### DIRECTIONS
Continue the passage on integrating and healing past life selves, picking up right after its last sentence.

### TEXT PASSAGE
※
Integrating And Healing Your Past Life Selves
When we start to integrate a pair of opposing life stories, either by reviewing them in the bardo or by reflecting on them over time, we begin a major spiritual work. By bringing to consciousness that part of the soul that lays unfinished in your previous life or death, we infuse it with fresh energy, so we can embrace life with a newer and wiser perspective. A wounded part of the soul is healed; a lost, prodigal part is found. As our practice of past life remembering progresses, we may discover different levels of understanding at different stages of the journey. The work can extend over many years, becoming what Jung called the opus magnum, the true alchemical transformation of the soul.
On an energetic level, if we can get deeply in touch with emotions and sensations that arise when we remember our past lives, we can also bring the emotional and physical energies within the subtle body back into balance. By working consciously on scars from past life wounds, and by unfreezing memories locked in fearful places in our present bodies, we can promote the release of strong “streams” of energy in our subtle bodies. Chronic areas of stiffness my dissolve as we let go of physical and emotional burdens we have been carrying from past lives, no longer relevant to our current life. Blocked libido may begin to flow naturally again as we let go of old bitterness and resentment that has been blocking our ability to give ourselves freely and passionately to another—the result of betrayal or abuse in a previous life.
On a psychological level, equally important healing takes place when we recognize the patterns of self-blame, self-limitation, vengeance, shame, or self-criticism we have been harboring from our past life stories. We come to see these patterns as bitter but deeply human reactions from painful past lives—lives where we did appalling things, made shameful decisions, or wretchedly failed our fellow beings. When we face these stories honestly and openly, seeing them in the human context in which they arose, then we can entertain them compassionately and let them go. We recognize that our past lives are precisely that: past. And we find that we have it in us not only to forgive others, but ultimately to forgive our (other) selves.
※
### DATA EXTRACT
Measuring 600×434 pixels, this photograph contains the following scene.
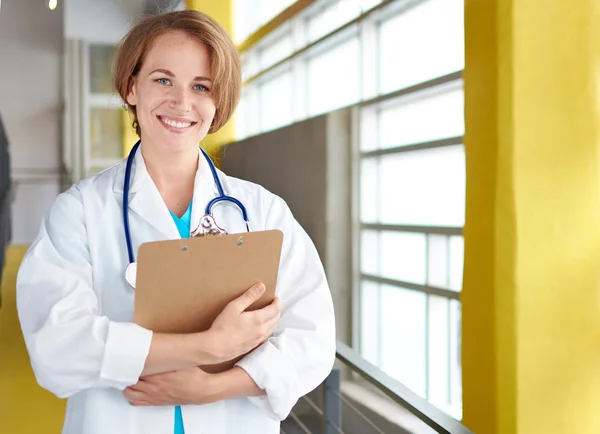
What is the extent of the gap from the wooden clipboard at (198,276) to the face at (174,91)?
21 cm

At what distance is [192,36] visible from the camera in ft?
2.92

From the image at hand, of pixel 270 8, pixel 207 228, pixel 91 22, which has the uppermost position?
pixel 91 22

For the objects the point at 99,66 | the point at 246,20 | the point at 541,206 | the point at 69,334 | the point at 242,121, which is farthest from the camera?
the point at 99,66

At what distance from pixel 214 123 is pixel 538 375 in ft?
5.52

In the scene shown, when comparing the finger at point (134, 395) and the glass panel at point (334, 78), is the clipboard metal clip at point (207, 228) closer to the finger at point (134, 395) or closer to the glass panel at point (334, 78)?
the finger at point (134, 395)

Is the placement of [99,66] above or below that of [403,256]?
above

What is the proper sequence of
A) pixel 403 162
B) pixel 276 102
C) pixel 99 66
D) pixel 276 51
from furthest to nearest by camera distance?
pixel 99 66 → pixel 276 102 → pixel 276 51 → pixel 403 162

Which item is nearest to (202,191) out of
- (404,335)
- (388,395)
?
(388,395)

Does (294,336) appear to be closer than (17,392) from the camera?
Yes

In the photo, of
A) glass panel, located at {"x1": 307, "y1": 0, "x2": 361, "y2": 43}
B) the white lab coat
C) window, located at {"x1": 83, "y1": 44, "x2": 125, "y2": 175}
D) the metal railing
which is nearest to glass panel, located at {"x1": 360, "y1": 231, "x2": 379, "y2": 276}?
glass panel, located at {"x1": 307, "y1": 0, "x2": 361, "y2": 43}

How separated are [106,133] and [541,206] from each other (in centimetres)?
410

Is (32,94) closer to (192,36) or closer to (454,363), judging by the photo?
(454,363)

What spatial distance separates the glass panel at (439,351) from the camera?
3090 millimetres

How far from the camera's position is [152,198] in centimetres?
91
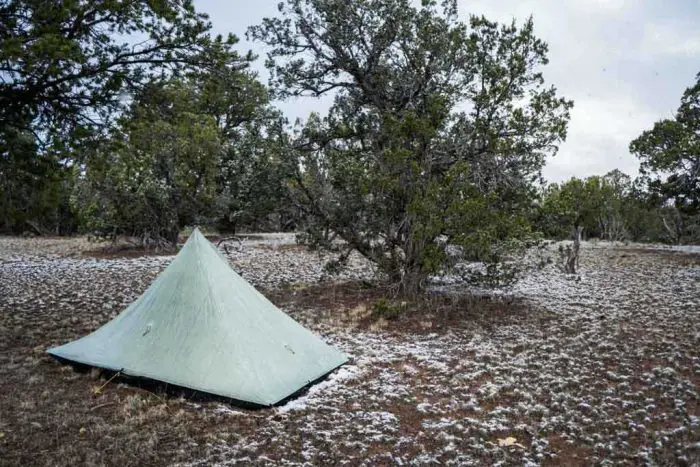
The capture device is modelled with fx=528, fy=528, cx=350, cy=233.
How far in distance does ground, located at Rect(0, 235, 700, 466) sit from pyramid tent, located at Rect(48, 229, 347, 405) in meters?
0.25

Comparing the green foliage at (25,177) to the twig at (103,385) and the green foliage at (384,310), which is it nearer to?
the twig at (103,385)

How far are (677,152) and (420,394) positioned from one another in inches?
765

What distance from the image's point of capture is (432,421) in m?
6.34

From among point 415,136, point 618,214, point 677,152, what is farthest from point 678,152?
point 618,214

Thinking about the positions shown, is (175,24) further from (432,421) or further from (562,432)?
(562,432)

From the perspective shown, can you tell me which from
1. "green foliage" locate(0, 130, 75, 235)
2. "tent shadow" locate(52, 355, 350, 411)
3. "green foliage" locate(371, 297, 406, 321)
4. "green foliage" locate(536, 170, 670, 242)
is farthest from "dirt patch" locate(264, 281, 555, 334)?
"green foliage" locate(536, 170, 670, 242)

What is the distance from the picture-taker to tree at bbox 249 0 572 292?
11914 mm

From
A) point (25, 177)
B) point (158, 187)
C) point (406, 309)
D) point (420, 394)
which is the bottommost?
point (420, 394)

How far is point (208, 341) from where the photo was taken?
718 centimetres

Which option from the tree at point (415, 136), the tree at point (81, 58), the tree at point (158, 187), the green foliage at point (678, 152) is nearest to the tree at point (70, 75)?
the tree at point (81, 58)

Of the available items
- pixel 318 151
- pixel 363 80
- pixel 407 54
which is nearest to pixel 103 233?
pixel 318 151

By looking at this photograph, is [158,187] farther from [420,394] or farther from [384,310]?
[420,394]

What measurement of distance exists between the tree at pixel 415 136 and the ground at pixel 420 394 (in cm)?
189

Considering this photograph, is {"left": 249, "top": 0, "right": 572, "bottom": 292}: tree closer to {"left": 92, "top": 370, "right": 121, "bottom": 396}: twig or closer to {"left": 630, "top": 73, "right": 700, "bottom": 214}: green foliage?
{"left": 92, "top": 370, "right": 121, "bottom": 396}: twig
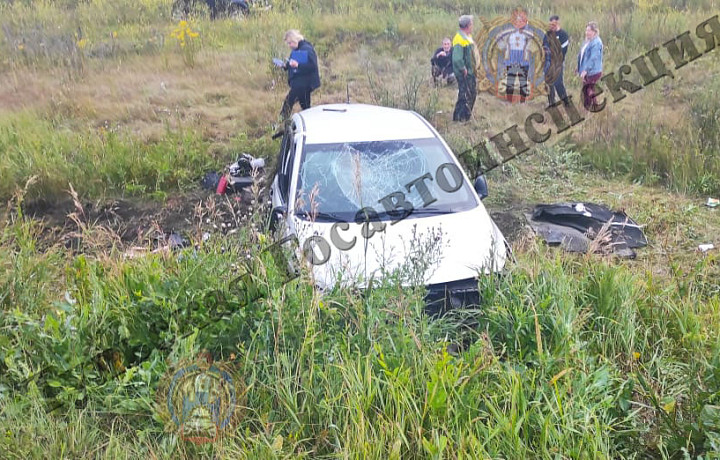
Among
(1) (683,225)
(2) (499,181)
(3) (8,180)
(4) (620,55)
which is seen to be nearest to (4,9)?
(3) (8,180)

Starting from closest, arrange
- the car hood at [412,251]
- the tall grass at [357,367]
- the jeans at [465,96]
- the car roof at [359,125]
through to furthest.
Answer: the tall grass at [357,367], the car hood at [412,251], the car roof at [359,125], the jeans at [465,96]

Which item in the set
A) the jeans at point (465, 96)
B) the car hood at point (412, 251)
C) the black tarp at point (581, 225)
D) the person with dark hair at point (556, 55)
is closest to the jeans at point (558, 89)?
the person with dark hair at point (556, 55)

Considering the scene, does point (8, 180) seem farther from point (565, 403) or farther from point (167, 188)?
point (565, 403)

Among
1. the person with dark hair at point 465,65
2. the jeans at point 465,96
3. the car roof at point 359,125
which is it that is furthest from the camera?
the jeans at point 465,96

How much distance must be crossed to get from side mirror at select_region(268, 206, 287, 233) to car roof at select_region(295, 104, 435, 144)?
2.79 ft

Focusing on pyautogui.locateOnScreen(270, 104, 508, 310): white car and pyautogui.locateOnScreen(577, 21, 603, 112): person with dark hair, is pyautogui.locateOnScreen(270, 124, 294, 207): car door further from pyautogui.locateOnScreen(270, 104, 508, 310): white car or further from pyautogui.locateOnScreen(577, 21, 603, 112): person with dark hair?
pyautogui.locateOnScreen(577, 21, 603, 112): person with dark hair

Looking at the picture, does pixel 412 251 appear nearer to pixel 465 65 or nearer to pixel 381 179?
pixel 381 179

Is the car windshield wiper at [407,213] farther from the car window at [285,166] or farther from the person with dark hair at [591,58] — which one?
the person with dark hair at [591,58]

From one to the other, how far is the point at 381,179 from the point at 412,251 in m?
1.19

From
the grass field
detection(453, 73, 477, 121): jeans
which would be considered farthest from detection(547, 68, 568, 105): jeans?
the grass field

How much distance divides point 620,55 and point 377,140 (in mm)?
9692

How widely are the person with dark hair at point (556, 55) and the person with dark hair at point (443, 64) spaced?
1.87 metres

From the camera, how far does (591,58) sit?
8.70 meters

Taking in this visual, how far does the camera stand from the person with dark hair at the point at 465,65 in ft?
28.8
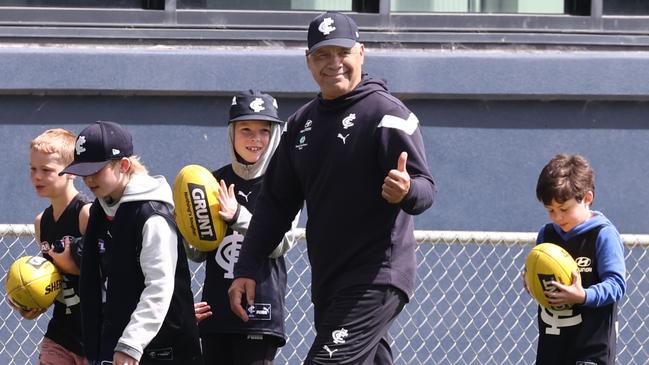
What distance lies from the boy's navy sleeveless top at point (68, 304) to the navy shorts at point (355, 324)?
1483mm

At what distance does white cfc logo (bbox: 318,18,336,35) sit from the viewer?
5.45 m

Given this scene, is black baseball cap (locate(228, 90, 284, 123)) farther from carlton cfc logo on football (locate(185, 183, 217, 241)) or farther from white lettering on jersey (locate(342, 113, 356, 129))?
white lettering on jersey (locate(342, 113, 356, 129))

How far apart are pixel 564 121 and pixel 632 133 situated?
462 millimetres

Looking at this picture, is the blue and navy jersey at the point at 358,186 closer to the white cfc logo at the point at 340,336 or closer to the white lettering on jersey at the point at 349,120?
the white lettering on jersey at the point at 349,120

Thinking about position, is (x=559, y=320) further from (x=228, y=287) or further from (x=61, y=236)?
(x=61, y=236)

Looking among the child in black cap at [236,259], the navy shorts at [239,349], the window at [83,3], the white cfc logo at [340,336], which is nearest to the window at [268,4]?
the window at [83,3]

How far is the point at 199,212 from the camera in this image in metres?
6.13

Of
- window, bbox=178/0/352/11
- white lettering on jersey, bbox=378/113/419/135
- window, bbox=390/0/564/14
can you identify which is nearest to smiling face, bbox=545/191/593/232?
white lettering on jersey, bbox=378/113/419/135

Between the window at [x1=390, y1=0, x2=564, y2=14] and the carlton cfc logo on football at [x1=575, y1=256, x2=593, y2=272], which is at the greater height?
the window at [x1=390, y1=0, x2=564, y2=14]

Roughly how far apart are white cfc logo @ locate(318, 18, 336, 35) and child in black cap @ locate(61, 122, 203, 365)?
0.99 m

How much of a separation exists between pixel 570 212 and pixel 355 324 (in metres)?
1.33

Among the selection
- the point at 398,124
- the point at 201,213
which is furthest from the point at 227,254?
the point at 398,124

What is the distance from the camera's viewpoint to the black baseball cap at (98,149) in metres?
5.53

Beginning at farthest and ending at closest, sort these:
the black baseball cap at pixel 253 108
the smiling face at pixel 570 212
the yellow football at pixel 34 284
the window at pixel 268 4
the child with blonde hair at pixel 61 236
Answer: the window at pixel 268 4 < the black baseball cap at pixel 253 108 < the child with blonde hair at pixel 61 236 < the yellow football at pixel 34 284 < the smiling face at pixel 570 212
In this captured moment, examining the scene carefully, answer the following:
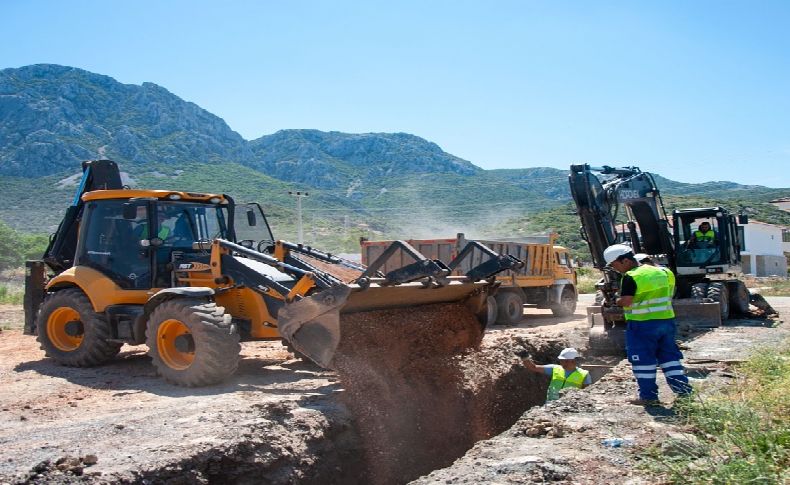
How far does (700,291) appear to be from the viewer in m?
13.1

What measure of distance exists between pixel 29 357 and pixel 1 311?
30.5 feet

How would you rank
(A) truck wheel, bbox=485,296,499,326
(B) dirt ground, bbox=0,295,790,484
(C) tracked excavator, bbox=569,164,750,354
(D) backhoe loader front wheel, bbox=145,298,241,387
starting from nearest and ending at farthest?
1. (B) dirt ground, bbox=0,295,790,484
2. (D) backhoe loader front wheel, bbox=145,298,241,387
3. (C) tracked excavator, bbox=569,164,750,354
4. (A) truck wheel, bbox=485,296,499,326

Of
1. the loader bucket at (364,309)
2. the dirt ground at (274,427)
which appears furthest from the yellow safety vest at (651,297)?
the loader bucket at (364,309)

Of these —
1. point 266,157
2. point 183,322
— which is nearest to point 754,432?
point 183,322

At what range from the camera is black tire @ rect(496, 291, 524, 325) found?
17.0m

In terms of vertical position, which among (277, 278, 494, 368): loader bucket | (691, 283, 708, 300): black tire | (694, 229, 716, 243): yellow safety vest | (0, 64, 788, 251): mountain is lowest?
(691, 283, 708, 300): black tire

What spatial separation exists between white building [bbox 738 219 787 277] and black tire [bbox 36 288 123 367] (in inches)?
1742

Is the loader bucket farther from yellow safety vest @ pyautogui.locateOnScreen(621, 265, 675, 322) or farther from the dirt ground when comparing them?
yellow safety vest @ pyautogui.locateOnScreen(621, 265, 675, 322)

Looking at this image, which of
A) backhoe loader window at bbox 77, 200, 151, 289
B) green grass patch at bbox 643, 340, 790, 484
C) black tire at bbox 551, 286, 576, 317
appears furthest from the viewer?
black tire at bbox 551, 286, 576, 317

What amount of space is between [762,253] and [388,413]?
46.1 m

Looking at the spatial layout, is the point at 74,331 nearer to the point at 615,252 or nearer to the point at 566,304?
the point at 615,252

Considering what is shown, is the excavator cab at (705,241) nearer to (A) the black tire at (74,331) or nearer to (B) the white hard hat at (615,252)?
(B) the white hard hat at (615,252)

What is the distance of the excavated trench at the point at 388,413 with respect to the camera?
5.80 m

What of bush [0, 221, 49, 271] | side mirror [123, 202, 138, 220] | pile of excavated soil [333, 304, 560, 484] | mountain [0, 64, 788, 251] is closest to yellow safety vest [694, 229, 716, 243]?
pile of excavated soil [333, 304, 560, 484]
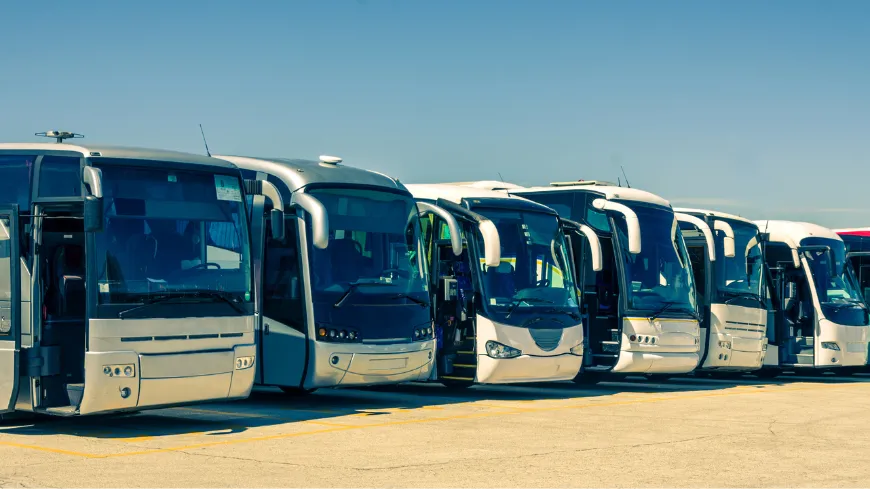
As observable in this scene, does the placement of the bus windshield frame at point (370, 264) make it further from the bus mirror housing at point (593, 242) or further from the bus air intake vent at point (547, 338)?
the bus mirror housing at point (593, 242)

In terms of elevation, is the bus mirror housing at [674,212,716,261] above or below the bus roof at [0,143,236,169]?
below

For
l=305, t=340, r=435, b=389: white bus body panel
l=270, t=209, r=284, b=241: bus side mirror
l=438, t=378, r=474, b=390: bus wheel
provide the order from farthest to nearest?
l=438, t=378, r=474, b=390: bus wheel < l=305, t=340, r=435, b=389: white bus body panel < l=270, t=209, r=284, b=241: bus side mirror

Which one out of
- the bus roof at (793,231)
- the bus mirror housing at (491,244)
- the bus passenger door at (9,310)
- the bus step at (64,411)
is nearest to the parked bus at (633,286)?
the bus mirror housing at (491,244)

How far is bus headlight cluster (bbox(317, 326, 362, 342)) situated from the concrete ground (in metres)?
0.87

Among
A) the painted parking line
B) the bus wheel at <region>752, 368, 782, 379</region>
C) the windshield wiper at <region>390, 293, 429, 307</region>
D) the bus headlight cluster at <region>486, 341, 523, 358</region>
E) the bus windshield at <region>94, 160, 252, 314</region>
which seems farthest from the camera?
the bus wheel at <region>752, 368, 782, 379</region>

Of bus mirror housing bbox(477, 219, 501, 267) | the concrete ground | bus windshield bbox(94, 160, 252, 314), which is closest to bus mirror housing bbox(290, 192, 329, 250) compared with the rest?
bus windshield bbox(94, 160, 252, 314)

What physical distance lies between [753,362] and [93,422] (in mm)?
11707

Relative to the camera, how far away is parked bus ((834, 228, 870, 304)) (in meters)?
24.7

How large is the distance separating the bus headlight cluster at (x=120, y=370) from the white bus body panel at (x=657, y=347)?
8.67 metres

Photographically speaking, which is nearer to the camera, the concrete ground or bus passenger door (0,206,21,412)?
the concrete ground

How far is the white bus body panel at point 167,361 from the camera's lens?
12.0 meters

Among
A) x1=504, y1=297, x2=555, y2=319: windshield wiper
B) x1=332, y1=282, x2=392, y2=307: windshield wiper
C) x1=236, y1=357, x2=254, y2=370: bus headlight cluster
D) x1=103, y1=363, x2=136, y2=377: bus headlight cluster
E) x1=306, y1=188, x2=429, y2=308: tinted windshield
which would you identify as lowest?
x1=236, y1=357, x2=254, y2=370: bus headlight cluster

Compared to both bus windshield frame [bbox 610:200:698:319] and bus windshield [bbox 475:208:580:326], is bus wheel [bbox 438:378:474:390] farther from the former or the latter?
bus windshield frame [bbox 610:200:698:319]

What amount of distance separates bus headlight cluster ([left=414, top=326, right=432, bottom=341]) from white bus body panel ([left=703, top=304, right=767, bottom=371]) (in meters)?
6.28
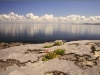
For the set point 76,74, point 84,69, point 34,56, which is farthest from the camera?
point 34,56

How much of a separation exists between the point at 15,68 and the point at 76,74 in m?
4.81

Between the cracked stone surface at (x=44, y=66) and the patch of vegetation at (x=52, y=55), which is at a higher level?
the patch of vegetation at (x=52, y=55)

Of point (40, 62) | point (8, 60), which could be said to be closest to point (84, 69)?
point (40, 62)

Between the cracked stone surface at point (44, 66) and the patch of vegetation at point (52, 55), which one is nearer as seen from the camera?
the cracked stone surface at point (44, 66)

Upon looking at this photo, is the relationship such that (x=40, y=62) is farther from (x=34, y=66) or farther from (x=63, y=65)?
(x=63, y=65)

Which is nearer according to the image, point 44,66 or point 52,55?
point 44,66

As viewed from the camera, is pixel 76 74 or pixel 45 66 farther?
pixel 45 66

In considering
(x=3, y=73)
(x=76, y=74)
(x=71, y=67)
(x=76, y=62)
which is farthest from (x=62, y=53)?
(x=3, y=73)

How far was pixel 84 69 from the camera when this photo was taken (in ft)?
35.1

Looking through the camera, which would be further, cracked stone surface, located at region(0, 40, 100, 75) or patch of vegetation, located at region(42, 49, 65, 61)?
patch of vegetation, located at region(42, 49, 65, 61)

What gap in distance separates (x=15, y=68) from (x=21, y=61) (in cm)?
171

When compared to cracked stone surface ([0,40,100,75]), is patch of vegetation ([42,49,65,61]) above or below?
above

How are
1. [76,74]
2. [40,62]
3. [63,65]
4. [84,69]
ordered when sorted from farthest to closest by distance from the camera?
[40,62], [63,65], [84,69], [76,74]

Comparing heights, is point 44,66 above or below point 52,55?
below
※
### ANSWER TO THE EXERCISE
When we rework memories of dying in previous lives, we have a second chance to erase that psychic residue from the karmic slate. Sogyal Rinpoche teaches that birth and death are cyclical process, all part of the endless transformations of Universal Mind. Once we understand this—and once we remember our soul’s past “intensely and comprehensively,” in Shelley’s words—we can start to let the ever-flowing river of being wash away the negative accretions of our lower, self-ridden nature. Through this process of purification, our energy fields become lighter, less dense, as we shed the karmic residues and psychic debris we have carried for lifetimes.
The great teachers tell us, too, that if we can relinquish our attachment to the whole business of personality—in this life and across many lives—our ego will eventually be stripped of all its paralyzing obsessions and delusions. Such a practice of “self-naughting,” the mystics say, marks the beginning of the soul’s ultimate journey to know the Divine. Then we come to see that all these characters, all these stories that we carry from our past lives, are nothing more than the masks of the soul, cast away when the drama ends. When we see this, we are ready to do as Rumi says:
Renounce all the faces in your heart,
So that the face without the face may come to you.